Travel

Take a Road Trip Down the Extraterrestrial Highway

Weirdness awaits on Nevada SR 375 and beyond.

melissamn/Shutterstock
melissamn/Shutterstock
melissamn/Shutterstock

Were you one of those people who were 100% ready to Storm Area 51 back in 2019? Have you already embarked on a Nevada stargazing road trip and want to delve even deeper into the cosmic possibilities? Do you believe the truth is out there? Then pack your bags, because have we got the excursion for you.

Area 51 tourism is an actual thing, and has been for quite some time-so much so that there are a number of alien-themed hotels, cafes, souvenir shops, bars, and even a brothel along what is known as the “Extraterrestrial Highway” and all throughout this part of the state.
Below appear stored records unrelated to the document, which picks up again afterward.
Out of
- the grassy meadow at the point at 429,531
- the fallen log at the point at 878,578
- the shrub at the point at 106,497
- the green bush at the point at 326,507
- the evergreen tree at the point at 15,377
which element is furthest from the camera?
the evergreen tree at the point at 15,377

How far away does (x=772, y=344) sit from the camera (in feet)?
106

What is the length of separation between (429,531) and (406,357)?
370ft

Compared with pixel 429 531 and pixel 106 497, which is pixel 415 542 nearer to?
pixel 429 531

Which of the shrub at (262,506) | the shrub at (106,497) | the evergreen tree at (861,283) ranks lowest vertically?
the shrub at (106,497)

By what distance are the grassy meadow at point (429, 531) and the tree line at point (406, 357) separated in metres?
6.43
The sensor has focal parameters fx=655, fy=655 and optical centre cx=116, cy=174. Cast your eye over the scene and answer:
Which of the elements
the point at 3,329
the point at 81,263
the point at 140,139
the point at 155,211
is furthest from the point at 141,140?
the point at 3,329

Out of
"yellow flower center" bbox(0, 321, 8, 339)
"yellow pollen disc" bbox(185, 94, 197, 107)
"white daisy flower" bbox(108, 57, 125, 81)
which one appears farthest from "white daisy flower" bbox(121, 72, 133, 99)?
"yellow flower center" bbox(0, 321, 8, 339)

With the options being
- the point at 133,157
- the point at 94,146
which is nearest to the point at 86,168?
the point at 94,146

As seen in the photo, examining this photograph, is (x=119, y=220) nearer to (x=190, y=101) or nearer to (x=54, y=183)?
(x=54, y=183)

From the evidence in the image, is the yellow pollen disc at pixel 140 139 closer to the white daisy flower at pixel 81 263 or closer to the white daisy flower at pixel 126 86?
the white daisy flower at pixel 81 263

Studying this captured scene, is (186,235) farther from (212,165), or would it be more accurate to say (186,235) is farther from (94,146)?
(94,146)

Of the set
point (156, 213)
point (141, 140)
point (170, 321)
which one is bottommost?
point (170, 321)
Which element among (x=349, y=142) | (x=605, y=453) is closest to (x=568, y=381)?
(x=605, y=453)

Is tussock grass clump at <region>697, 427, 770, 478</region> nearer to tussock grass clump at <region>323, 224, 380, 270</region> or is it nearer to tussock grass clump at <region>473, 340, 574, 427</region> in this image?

On this route, you’ll start in Las Vegas and head straight into the heart of rural Nevada, making a giant loop by Area 51 (or as close as you can get without being arrested and/or shot), past all kinds of bizarre points of interest (both alien-themed and otherwise), and right back to Sin City. Here’s where to stop along the way.
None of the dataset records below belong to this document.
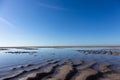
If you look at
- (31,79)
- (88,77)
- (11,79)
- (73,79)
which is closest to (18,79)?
(11,79)

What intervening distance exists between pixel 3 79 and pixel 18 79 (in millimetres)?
1868

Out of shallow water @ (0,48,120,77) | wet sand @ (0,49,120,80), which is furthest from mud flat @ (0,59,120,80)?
shallow water @ (0,48,120,77)

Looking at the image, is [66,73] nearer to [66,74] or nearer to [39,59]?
[66,74]

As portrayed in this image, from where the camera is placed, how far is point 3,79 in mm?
18000

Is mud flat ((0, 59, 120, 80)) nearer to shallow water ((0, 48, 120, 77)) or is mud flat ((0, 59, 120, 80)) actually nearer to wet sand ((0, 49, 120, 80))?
wet sand ((0, 49, 120, 80))

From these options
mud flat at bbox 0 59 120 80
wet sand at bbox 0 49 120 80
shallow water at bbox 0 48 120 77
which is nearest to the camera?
mud flat at bbox 0 59 120 80

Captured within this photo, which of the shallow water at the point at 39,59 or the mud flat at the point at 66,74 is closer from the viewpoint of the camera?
the mud flat at the point at 66,74

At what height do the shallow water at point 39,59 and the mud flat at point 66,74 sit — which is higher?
the shallow water at point 39,59

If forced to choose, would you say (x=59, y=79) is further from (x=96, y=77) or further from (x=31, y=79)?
(x=96, y=77)

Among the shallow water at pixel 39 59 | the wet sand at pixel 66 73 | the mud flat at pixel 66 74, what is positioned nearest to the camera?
the mud flat at pixel 66 74

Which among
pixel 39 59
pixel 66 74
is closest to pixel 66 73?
pixel 66 74

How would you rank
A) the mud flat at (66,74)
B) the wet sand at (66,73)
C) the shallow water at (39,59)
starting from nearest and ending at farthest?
the mud flat at (66,74) < the wet sand at (66,73) < the shallow water at (39,59)

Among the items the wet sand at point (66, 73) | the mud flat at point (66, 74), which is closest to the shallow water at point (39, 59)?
the wet sand at point (66, 73)

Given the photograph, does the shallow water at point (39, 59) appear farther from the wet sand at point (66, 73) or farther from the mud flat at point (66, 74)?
the mud flat at point (66, 74)
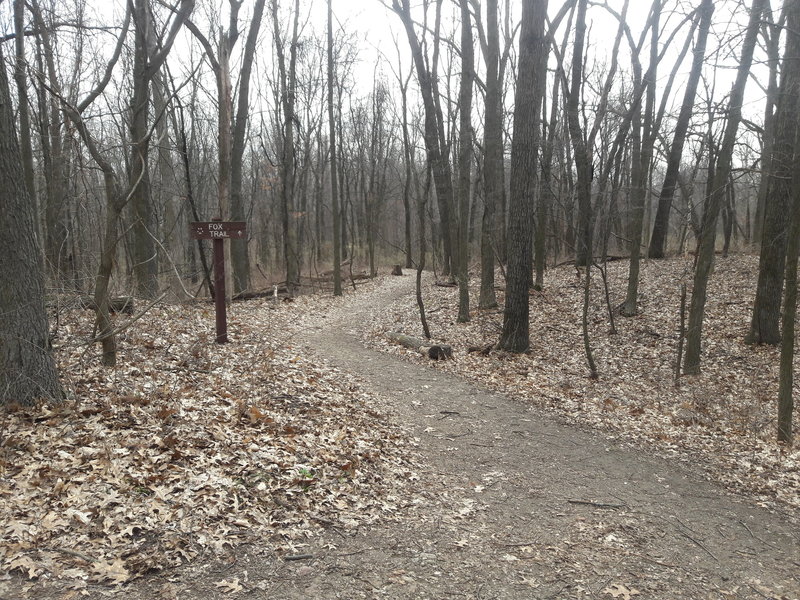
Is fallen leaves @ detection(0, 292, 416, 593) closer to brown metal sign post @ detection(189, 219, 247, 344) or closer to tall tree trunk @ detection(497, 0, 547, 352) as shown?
brown metal sign post @ detection(189, 219, 247, 344)

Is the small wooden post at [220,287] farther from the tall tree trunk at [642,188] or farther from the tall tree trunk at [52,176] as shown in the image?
the tall tree trunk at [642,188]

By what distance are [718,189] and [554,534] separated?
6506 mm

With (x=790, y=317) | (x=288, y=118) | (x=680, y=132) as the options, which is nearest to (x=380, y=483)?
(x=790, y=317)

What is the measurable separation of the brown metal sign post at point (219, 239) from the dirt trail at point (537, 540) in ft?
14.9

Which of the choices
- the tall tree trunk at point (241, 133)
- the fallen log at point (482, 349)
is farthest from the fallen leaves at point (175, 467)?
the tall tree trunk at point (241, 133)

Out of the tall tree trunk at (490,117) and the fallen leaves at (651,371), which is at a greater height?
the tall tree trunk at (490,117)

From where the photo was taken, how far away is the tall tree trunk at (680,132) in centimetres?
994

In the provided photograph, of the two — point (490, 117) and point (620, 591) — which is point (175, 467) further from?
point (490, 117)

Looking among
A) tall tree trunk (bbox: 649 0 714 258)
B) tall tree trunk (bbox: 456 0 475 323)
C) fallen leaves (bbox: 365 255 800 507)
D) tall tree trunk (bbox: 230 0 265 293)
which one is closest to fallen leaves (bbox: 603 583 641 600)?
fallen leaves (bbox: 365 255 800 507)

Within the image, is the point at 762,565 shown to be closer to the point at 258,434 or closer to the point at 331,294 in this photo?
the point at 258,434

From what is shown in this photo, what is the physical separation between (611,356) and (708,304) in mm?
4443

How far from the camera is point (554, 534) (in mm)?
4539

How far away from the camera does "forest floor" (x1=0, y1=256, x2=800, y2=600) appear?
12.0 ft

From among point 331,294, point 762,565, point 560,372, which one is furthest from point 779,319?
point 331,294
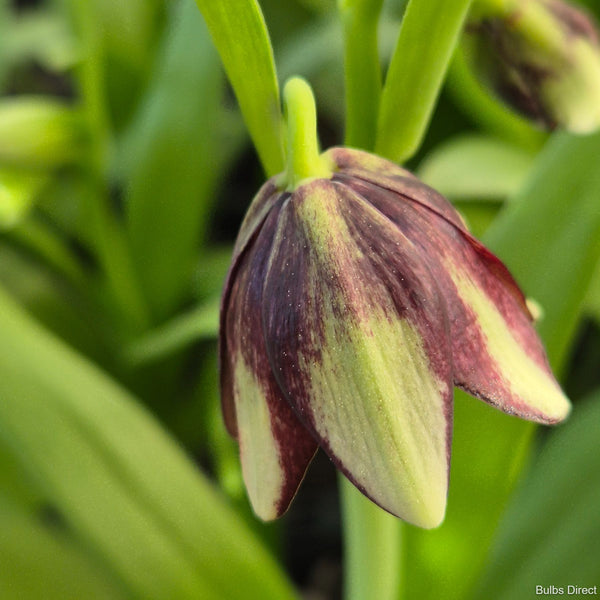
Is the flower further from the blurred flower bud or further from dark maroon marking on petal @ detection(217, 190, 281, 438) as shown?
the blurred flower bud

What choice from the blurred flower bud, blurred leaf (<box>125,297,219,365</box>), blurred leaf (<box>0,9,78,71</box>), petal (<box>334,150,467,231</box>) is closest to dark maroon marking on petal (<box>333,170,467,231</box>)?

CloudOnePhoto/Shutterstock
CloudOnePhoto/Shutterstock
CloudOnePhoto/Shutterstock

First: What is Area 51?

You’ve probably heard something about aliens hanging out in far-flung Nevada, but do you know what Area 51 actually is?

Conspiracy theorists will tell you that it’s a top-secret military base somewhere in the southern Nevada desert where they experiment on aliens. In reality, it’s a covert, 5,000-square-mile United States Air Force testing facility where highly-classified military aircraft are trialed. (It’s so secret, in fact, that the government didn’t officially acknowledge its existence until 2013.)
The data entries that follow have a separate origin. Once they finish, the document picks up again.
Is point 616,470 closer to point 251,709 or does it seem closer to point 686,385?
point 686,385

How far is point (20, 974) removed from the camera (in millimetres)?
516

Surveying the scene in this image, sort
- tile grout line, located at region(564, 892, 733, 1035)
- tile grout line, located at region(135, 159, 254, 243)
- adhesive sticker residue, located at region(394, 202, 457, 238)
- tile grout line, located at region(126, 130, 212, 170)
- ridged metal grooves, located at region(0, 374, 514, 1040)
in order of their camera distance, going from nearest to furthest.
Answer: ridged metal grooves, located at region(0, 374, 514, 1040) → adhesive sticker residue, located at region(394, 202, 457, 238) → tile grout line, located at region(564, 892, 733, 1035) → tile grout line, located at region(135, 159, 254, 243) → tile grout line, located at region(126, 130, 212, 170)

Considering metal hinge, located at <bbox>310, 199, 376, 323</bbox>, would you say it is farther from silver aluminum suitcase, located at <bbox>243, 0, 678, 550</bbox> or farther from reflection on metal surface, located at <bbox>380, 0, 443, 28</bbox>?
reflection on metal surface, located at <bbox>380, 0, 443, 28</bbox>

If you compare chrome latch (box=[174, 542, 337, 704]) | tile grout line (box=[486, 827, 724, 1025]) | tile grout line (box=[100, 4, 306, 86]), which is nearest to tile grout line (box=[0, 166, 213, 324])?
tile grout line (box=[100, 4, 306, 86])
Along with the former Nevada Test Site, Area 51 is now part of the Nevada National Security Site. It’s restricted to both land and area use, and the restricted airspace above the base covers about 575 square miles.

That’s the gist of the situation, but because the desert tends to be fertile ground for alien conspiracies (see also: Roswell), the unidentified flying objects allegedly spotted in Area 51’s airspace were assumed to be extraterrestrial UFOs, and not the more obvious but far less exciting advanced military aircraft prototypes that they actually were. Locals quickly leaned into the alien lore, and thus, an entire quirky tourism industry centered around the base was born.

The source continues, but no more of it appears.